Die Europäische Kommission hat eine offizielle Untersuchung gegen den deutschen Energieriesen E.ON und gegen Gaz de France eingeleitet, da diese sich vorgeblich darauf geeinigt hätten, jeweils vom Heimatmarkt des anderen fern zu bleiben, wodurch sie den Wettbewerb vereitelten und Preise künstlich hoch hielten.
Die mutmaßliche Marktaufteilung betrifft Erdgaslieferungen, die durch die MEGAL-Pipeline befördert werden, die E.ON und Gaz de France gemeinsam gehört. MEGAL sei die einzige Pipeline, die russisches Gas nach Frankreich bringe, sagte ein Kommissionsexperte.
Die Kommission gab an, dass sich die kartellrechtlichen Ermittlungen auf eine „mögliche Vereinbarungen zwischen oder abgestimmte Verhaltensweisen von E.ON und Gaz de France, nach denen sich die Konkurrenten auch nach der Liberalisierung der europäischen Erdgasmärkte jeweils vom Heimatmarkt des anderen fernhalten“ konzentrieren würden. Die Liberalisierung hatte im Juli 2004 stattgefunden.
Die Ermittlungen wurden eröffnet, nachdem Kommissionsmitarbeiter Beweismaterial in Büroräumen gesammelt hatten, als vor einem Jahr Razzien in mehreren Ländern durchgeführt wurden (EURACTIV vom 18. Mai 2006).
Die Wettbewerbsbehörde der EU sagte, dass es keine feste Frist für den Abschluss des Kartellverfahrens gebe. Seine Dauer werde von der Komplexität des Falles und der Kooperationsbereitschaft von E.ON und Gaz de France abhängen. Gemäß den EU-Regeln könnten den Unternehmen Strafgelder von bis zu zehn Prozent ihres Jahresumsatzes drohen.

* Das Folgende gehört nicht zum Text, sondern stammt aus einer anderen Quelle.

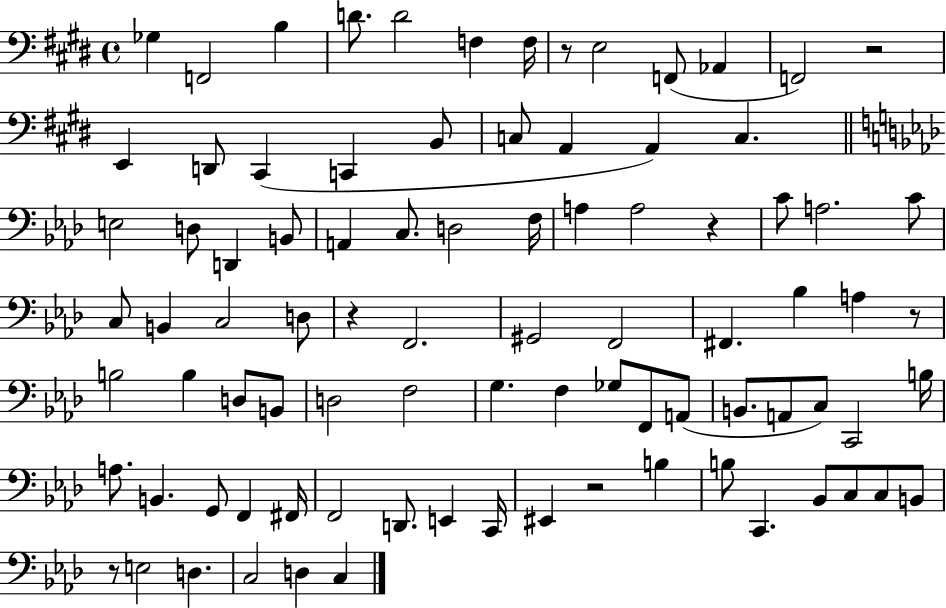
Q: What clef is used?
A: bass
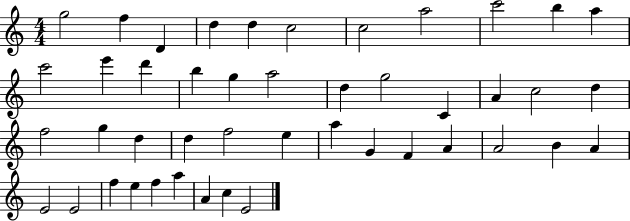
G5/h F5/q D4/q D5/q D5/q C5/h C5/h A5/h C6/h B5/q A5/q C6/h E6/q D6/q B5/q G5/q A5/h D5/q G5/h C4/q A4/q C5/h D5/q F5/h G5/q D5/q D5/q F5/h E5/q A5/q G4/q F4/q A4/q A4/h B4/q A4/q E4/h E4/h F5/q E5/q F5/q A5/q A4/q C5/q E4/h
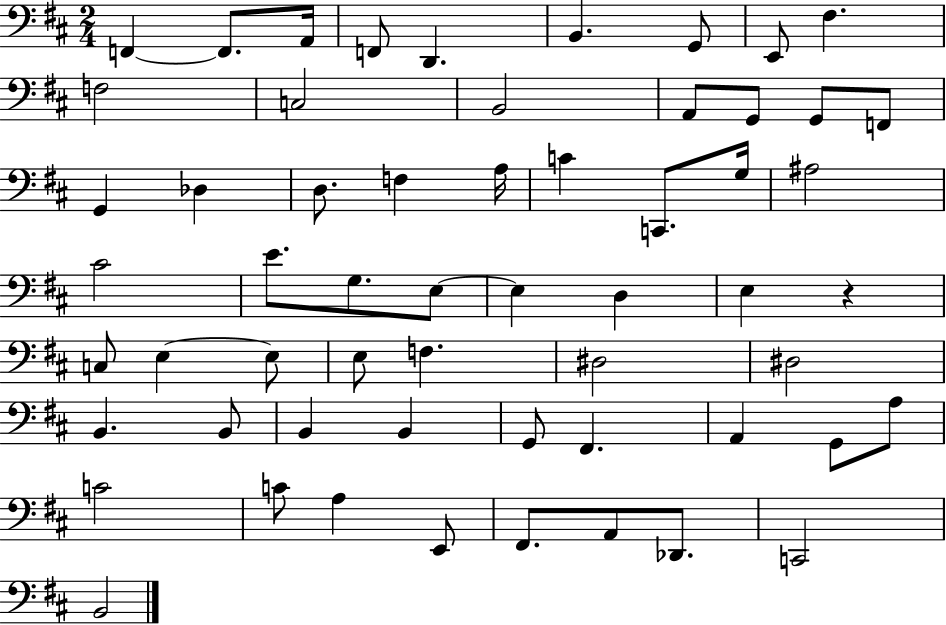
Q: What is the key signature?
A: D major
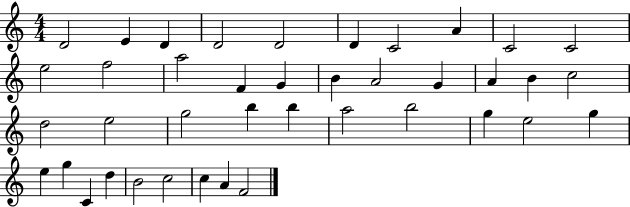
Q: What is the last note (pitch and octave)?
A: F4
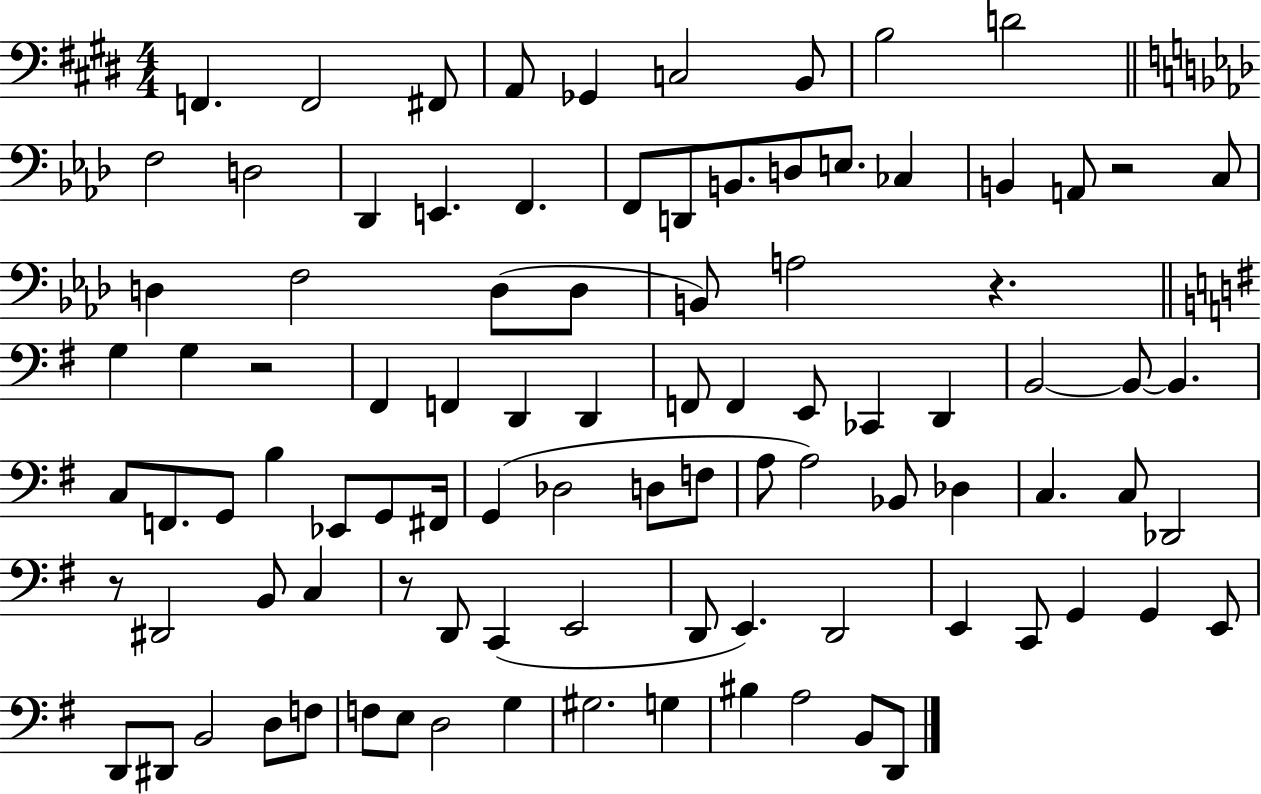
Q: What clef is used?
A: bass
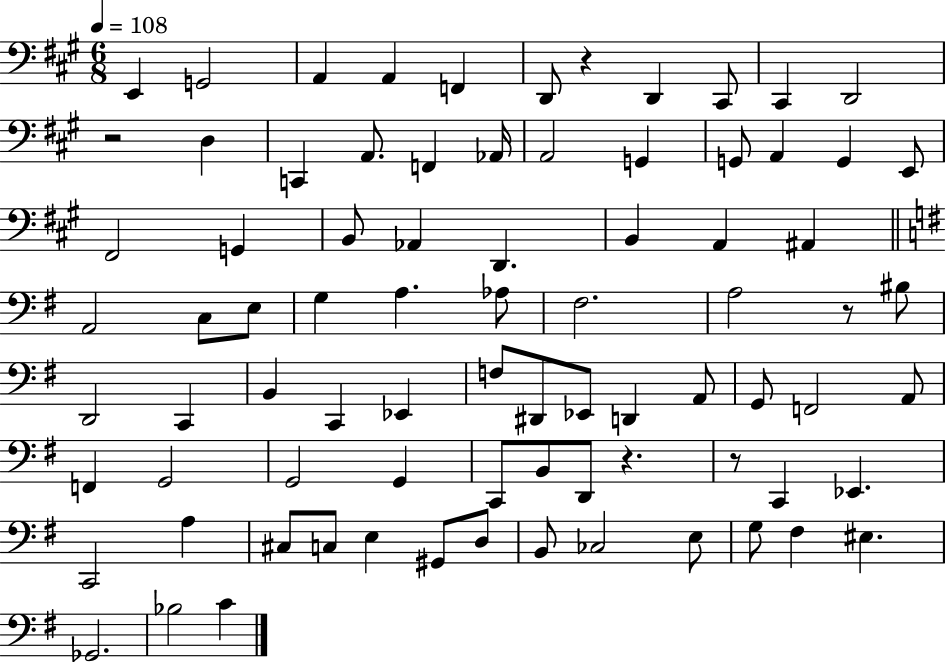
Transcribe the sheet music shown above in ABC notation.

Aufgrund der Sorge über die wachsende Abhängigkeit von russischem Gas hat die EU versucht, die Transportrouten zu diversifizieren und die Importe von anderen Produzenten wie Algerien und Katar zu erhöhen.
Frankreich steht unter erneuter Beobachtung durch Brüssel, weil es in der letzten Zeit seine Unwilligkeit zur Öffnung des Energiemarktes für den vollen Wettbewerb zeigte und sich weigerte, sein geschätztes, reguliertes Preissystem, welches die Preise unter dem Marktniveau hält, aufzugeben (EURACTIV vom 30. Juli 2007).
Die Kommission soll im September 2007 einen Vorschlag zur weiteren Liberalisierung der EU-Energiemärkte vorlegen.